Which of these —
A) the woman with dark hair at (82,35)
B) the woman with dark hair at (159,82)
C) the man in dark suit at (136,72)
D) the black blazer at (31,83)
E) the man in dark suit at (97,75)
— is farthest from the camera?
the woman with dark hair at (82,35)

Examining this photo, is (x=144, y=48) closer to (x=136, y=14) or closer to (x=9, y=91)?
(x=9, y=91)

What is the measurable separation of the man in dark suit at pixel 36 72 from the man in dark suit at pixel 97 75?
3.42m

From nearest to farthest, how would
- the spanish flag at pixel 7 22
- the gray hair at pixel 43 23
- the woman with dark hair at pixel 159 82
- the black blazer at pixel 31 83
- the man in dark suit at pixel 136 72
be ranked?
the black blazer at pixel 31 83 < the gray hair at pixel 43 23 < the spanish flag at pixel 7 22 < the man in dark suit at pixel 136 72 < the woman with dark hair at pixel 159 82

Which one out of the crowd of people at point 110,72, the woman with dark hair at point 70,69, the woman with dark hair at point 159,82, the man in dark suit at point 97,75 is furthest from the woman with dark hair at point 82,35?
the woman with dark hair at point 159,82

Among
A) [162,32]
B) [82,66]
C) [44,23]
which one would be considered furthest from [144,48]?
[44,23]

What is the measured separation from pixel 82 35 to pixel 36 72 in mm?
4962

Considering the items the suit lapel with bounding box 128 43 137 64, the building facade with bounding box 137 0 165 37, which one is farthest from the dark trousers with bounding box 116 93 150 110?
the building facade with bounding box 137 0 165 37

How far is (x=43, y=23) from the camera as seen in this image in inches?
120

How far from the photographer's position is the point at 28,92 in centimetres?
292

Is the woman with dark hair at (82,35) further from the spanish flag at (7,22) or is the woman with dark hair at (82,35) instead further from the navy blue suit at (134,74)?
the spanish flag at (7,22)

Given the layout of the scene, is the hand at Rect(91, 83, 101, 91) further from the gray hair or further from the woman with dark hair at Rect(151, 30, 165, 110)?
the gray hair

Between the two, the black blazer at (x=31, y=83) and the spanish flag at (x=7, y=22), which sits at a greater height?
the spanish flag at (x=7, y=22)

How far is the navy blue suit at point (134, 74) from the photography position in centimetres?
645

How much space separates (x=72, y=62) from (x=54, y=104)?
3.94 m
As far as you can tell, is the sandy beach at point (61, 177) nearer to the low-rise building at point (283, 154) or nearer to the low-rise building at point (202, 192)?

———

**WHAT TO WORK ON:** Copy out the part of the entries that opens with the line containing "How far from" and runs through the end of the entries, keeping every line exactly as it appears.

**COMPLETE ANSWER:**
How far from the photographer's position is the point at 28,92 in centimetres?
292

Is the woman with dark hair at (82,35) further from the spanish flag at (7,22) or is the woman with dark hair at (82,35) instead further from the navy blue suit at (134,74)?
the spanish flag at (7,22)

Given the layout of the scene, is the hand at Rect(91, 83, 101, 91) further from the gray hair or further from the woman with dark hair at Rect(151, 30, 165, 110)?
the gray hair

Between the two, the black blazer at (x=31, y=83) and the spanish flag at (x=7, y=22), which sits at a greater height?
the spanish flag at (x=7, y=22)

How far is the navy blue suit at point (134, 74) from the photography position in centimetres?
645

How much space separates (x=72, y=62) from (x=54, y=104)?
3.94 m
As far as you can tell, is the sandy beach at point (61, 177) nearer to the low-rise building at point (283, 154) or nearer to the low-rise building at point (202, 192)?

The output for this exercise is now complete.